Question about threshold values for determining bacterial genera/species

ivandeetan · December 11, 2019, 8:49am

Hello! Apologies if this has been asked or answered before but I'm still confused after reading through potentially related threads... I've run QIIME2-2019.4 on Ubuntu and used the Greengenes database for classification (specifically this one: gg-13-8-99-515-806-nb-classifier.qza).

I'd like to know what the threshold the classifier used to identify or distinguish between bacterial genera/species. Does this mean taxonomic identification had a % similarity/identity threshold of 99% because of the classifier I've used?

As a follow-up, I understand that the Greengenes database has not been updated since 2013; is this why using the classifier failed to identify a lot of bacteria up to genus- and species-level?

Thanks in advance for taking the time to read this and answering my questions!

Nicholas_Bokulich · December 11, 2019, 3:29pm

If you use classify-consensus-vsearch you can choose a % similarity threshold because that method is based on global alignment followed by LCA consensus classification.

However, classify-sklearn is not based on alignment, it uses Naive Bayes classification based on kmer frequency profiles, so there is no % identity threshold.

The "99" in the filename you listed refers to how the reference sequences in that database were clustered (at 99% similarity). This is just for pseudo-replication of the database.

No, the reason for that is most likely because you are attempting to classify short DNA fragments; it looks like you are classifying V4 sequences, which often fail to classify at genus and species level when left to their own devices. This has nothing to do with the database release being 6 years old!

I hope that helps!

ivandeetan · December 12, 2019, 2:46am

Thank you very much for your answers, Sir!

I'd just like to clarify the following:

I did use "classify-sklearn". What would this mean for my analysis? Would my results be more accurate if I used "clasify-consensus-vsearch" instead?

The primers I used actually targeted the V3 and V4 regions of the 16S rRNA gene. This produced an amplicon with a size of >400 bp. Is this still insufficient to classify up to genus/species? If so, what would you suggest as a better target?

Once again, thank you for your time and assistance.

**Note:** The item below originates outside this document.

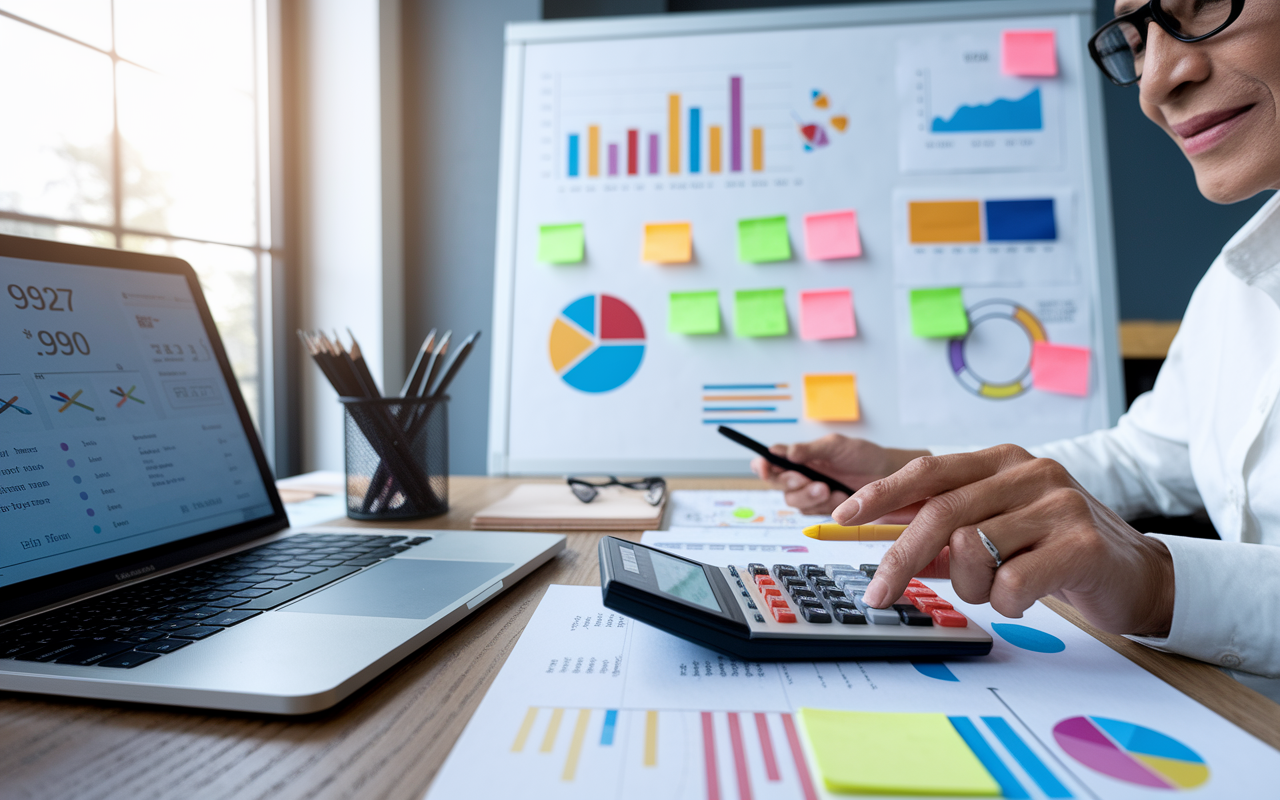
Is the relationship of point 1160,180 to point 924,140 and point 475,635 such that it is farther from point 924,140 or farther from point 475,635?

Nicholas_Bokulich · December 12, 2019, 2:51am

I recommend sticking with classify-sklearn. You can read about all of these methods and see some performance comparisons in this article:

Aha, so two things.

First, to answer your question: Yes, V3-V4 is a longer amplicon with a little more information. You still may not be able to get species level (essentially because different species have V3-V4 domains that are too similar to differentiate from each other), but this will be a bit better than V4.

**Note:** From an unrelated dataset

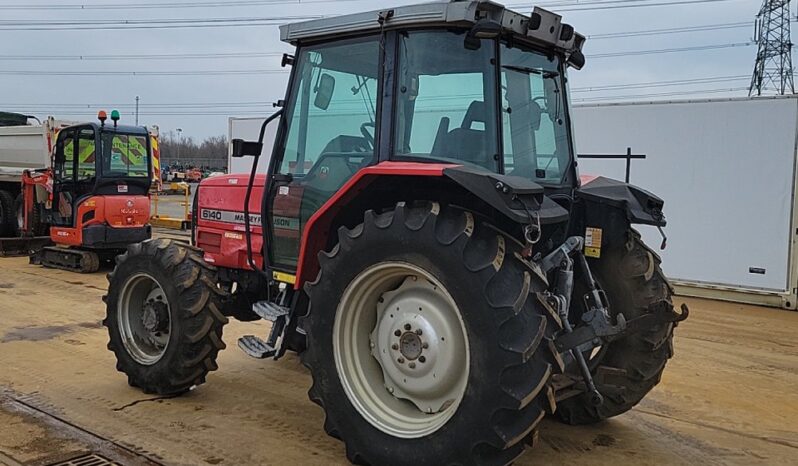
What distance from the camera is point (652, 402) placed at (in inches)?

But now the answer you really need: you are getting poor classification because you are using a V4 classifier on V3-V4 sequences... so the classifier is getting confused and not functioning properly! you should train your own classifier using the primer set that you used — see the training a feature classifier tutorial on qiime2.org for a detailed example.

If you are unable to train your own classifier, use one of the full-length 16S pre-trained classifiers that are available in the data resources section of qiime2.org

ivandeetan · December 12, 2019, 6:26am

Noted; will do as you suggested. Thank you very much!

system · January 12, 2020, 12:26pm

This topic was automatically closed 31 days after the last reply. New replies are no longer allowed.